As a hub for academic, cultural and athletic activities, the University accounts for millions of dollars in consumer spending at Princeton-area businesses. Off-campus spending by University students in fiscal year 2007 totaled nearly $34 million, while the more than 718,000 visitors to the University during the 2006-07 academic year spent nearly $37 million.
Hotels, in particular, may attribute steady business to University-related clients. Local municipalities benefit from the hotel occupancy taxes generated by guests visiting the University.
In addition to contributing to the area’s economic health, Princeton positively affects the region in many other ways, the report noted. The University offers community educational and tutoring programs, serves as a cultural and recreational resource with venues such as the Princeton University Art Museum and events like the youth basketball league, and helps to support community programs such as Princeton Community Housing and the “Free B” jitney service around Princeton Borough.

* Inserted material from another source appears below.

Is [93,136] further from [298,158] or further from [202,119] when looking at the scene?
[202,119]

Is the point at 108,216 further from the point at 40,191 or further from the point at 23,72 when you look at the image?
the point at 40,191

“… The educational and cultural resources and activities that Princeton makes available to the community will continue to make Princeton an attractive place to live, work and do business; and this in turn helps make not just the University, but the entire community, a magnet for talent,” the report concluded.
The findings in Appleseed’s report follow Princeton’s participation in a 2007 study examining the positive economic impact of the five Mercer County higher education institutions: the College of New Jersey, Mercer County Community College, Princeton University, Rider University and Thomas Edison State College.
Appleseed, the firm that prepared the report, has conducted similar analyses for Brown University, the Massachusetts Institute of Technology and other universities.
The report was commissioned by the University’s offices of community and regional affairs and public affairs. Kristin Appelget, the University’s director of community and regional affairs, said that “while the data collection and analyses in the report are extensive, there are economic impacts that are not included, such as the positive impact of the stabilizing presence of the University on the favorable bond ratings for Princeton Township and Princeton Borough.”
The township has a bond rating of AAA, while the borough has a bond rating of AA, allowing the municipalities to borrow at lower interest rates than would otherwise be available to them.
“The report helps to quantify the University’s economic impact, even as it also discusses other respects in which the University adds to the vitality and quality of life of the community,” Durkee said. “Through the people it employs, the purchases it makes, the visitors it attracts, the ideas it generates and the programs it offers, the University helps to provide a strong and stable economic foundation for the Princeton area, Mercer County and the state.”